Quantitative chart reasoning data
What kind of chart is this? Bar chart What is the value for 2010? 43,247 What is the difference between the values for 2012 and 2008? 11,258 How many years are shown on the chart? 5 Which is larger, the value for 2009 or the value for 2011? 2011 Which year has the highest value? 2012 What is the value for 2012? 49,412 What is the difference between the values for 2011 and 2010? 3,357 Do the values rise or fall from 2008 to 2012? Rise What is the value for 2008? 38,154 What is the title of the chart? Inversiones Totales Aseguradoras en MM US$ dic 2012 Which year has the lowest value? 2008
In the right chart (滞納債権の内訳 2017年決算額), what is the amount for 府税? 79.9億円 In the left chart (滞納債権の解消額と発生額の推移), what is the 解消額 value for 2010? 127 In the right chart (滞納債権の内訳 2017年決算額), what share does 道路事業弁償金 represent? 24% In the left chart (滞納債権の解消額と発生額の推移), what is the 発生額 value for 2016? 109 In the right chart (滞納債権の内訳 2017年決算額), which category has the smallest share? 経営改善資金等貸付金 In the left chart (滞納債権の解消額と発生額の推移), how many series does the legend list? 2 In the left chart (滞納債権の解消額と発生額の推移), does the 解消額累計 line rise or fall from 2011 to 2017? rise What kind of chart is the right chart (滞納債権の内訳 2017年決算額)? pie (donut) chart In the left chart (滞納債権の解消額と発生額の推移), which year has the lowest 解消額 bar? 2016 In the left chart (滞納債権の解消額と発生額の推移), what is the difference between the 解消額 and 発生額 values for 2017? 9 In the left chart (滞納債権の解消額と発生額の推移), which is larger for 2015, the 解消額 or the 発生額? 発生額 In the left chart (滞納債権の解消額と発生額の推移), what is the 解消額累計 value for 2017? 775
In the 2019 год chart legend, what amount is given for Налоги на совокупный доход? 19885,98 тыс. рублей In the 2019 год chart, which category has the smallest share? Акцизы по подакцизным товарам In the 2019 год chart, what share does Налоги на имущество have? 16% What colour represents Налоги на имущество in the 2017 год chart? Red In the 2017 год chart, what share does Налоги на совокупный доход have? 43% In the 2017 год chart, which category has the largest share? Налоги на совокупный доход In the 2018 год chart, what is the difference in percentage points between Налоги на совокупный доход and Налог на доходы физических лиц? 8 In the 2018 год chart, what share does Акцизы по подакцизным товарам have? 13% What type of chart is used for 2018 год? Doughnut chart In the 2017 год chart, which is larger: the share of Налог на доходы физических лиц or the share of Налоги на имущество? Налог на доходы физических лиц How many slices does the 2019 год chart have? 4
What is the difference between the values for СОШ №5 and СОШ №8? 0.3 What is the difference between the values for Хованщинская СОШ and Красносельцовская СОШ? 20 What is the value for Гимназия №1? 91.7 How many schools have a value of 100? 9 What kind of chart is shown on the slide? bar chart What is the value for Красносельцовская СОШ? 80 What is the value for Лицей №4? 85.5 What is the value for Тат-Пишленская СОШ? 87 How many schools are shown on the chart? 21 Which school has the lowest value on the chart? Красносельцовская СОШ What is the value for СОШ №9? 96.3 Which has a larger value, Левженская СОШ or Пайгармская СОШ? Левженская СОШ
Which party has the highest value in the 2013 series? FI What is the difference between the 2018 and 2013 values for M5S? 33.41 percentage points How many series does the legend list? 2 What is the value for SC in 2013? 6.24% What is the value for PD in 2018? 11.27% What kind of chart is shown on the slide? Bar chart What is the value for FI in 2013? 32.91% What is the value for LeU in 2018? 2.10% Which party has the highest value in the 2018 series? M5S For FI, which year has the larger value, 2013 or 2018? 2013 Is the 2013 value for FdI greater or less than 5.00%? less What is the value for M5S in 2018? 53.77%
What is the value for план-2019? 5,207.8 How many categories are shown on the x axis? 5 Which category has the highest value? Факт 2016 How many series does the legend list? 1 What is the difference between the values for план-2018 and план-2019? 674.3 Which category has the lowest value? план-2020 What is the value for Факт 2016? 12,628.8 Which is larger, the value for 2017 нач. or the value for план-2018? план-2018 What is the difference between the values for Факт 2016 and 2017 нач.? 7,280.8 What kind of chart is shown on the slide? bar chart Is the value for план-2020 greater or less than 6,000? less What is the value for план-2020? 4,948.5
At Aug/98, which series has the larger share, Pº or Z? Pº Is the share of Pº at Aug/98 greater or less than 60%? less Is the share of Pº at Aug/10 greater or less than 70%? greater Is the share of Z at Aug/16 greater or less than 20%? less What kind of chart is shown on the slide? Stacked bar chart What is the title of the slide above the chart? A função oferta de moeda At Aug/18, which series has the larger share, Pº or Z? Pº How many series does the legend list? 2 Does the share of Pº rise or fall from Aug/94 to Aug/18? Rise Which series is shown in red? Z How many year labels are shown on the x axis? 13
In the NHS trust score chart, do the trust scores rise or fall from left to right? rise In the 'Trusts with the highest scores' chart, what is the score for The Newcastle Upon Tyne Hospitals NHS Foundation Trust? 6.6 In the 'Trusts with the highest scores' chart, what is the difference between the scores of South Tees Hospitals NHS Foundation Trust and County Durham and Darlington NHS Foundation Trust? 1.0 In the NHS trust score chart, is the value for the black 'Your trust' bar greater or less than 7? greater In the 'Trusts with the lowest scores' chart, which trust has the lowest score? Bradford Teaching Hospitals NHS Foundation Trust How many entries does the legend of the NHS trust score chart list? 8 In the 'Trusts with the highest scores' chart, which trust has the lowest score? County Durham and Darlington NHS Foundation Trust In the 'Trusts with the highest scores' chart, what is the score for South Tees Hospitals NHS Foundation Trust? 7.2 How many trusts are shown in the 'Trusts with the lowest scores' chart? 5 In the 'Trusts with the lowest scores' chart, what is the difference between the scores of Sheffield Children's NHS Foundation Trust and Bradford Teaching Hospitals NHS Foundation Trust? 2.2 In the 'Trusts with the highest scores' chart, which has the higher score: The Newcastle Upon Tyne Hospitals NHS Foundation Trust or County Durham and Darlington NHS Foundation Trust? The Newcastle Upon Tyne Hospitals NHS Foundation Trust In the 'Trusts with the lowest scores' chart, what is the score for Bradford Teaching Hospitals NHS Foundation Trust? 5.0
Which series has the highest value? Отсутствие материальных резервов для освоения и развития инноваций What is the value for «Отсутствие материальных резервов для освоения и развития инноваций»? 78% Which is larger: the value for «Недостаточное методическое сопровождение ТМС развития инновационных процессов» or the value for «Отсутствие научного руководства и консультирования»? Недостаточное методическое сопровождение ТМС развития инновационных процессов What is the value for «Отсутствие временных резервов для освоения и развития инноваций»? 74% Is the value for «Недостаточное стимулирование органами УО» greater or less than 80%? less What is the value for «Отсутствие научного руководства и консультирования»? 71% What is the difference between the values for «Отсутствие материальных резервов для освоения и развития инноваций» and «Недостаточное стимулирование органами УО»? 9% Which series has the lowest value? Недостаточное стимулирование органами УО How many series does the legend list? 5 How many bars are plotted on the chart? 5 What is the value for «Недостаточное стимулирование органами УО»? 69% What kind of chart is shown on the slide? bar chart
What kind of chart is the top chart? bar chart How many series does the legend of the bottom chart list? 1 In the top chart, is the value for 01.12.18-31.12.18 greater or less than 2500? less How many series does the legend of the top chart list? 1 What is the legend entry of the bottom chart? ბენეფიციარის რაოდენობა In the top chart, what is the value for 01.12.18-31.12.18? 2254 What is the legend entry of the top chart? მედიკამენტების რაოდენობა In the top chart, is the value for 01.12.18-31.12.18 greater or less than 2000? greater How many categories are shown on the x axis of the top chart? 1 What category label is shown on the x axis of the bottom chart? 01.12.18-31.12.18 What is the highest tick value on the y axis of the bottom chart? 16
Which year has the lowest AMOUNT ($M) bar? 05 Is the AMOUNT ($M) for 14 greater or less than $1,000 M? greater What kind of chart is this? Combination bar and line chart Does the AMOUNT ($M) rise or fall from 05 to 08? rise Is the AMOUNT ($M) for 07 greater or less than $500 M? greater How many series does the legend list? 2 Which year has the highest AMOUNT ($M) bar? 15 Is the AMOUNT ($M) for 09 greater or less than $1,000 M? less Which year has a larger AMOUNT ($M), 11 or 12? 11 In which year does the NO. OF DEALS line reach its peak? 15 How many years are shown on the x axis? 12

■ Your objective ■
Copy out the material word for word, beginning at the start and ending with the line that contains "In the right chart (滞納債権の内訳 2017年決算額), what is".

■ Response for this exercise ■
What kind of chart is this? Bar chart What is the value for 2010? 43,247 What is the difference between the values for 2012 and 2008? 11,258 How many years are shown on the chart? 5 Which is larger, the value for 2009 or the value for 2011? 2011 Which year has the highest value? 2012 What is the value for 2012? 49,412 What is the difference between the values for 2011 and 2010? 3,357 Do the values rise or fall from 2008 to 2012? Rise What is the value for 2008? 38,154 What is the title of the chart? Inversiones Totales Aseguradoras en MM US$ dic 2012 Which year has the lowest value? 2008
In the right chart (滞納債権の内訳 2017年決算額), what is the amount for 府税? 79.9億円 In the left chart (滞納債権の解消額と発生額の推移), what is the 解消額 value for 2010? 127 In the right chart (滞納債権の内訳 2017年決算額), what share does 道路事業弁償金 represent? 24% In the left chart (滞納債権の解消額と発生額の推移), what is the 発生額 value for 2016? 109 In the right chart (滞納債権の内訳 2017年決算額), which category has the smallest share? 経営改善資金等貸付金 In the left chart (滞納債権の解消額と発生額の推移), how many series does the legend list? 2 In the left chart (滞納債権の解消額と発生額の推移), does the 解消額累計 line rise or fall from 2011 to 2017? rise What kind of chart is the right chart (滞納債権の内訳 2017年決算額)? pie (donut) chart In the left chart (滞納債権の解消額と発生額の推移), which year has the lowest 解消額 bar? 2016 In the left chart (滞納債権の解消額と発生額の推移), what is the difference between the 解消額 and 発生額 values for 2017? 9 In the left chart (滞納債権の解消額と発生額の推移), which is larger for 2015, the 解消額 or the 発生額? 発生額 In the left chart (滞納債権の解消額と発生額の推移), what is the 解消額累計 value for 2017? 775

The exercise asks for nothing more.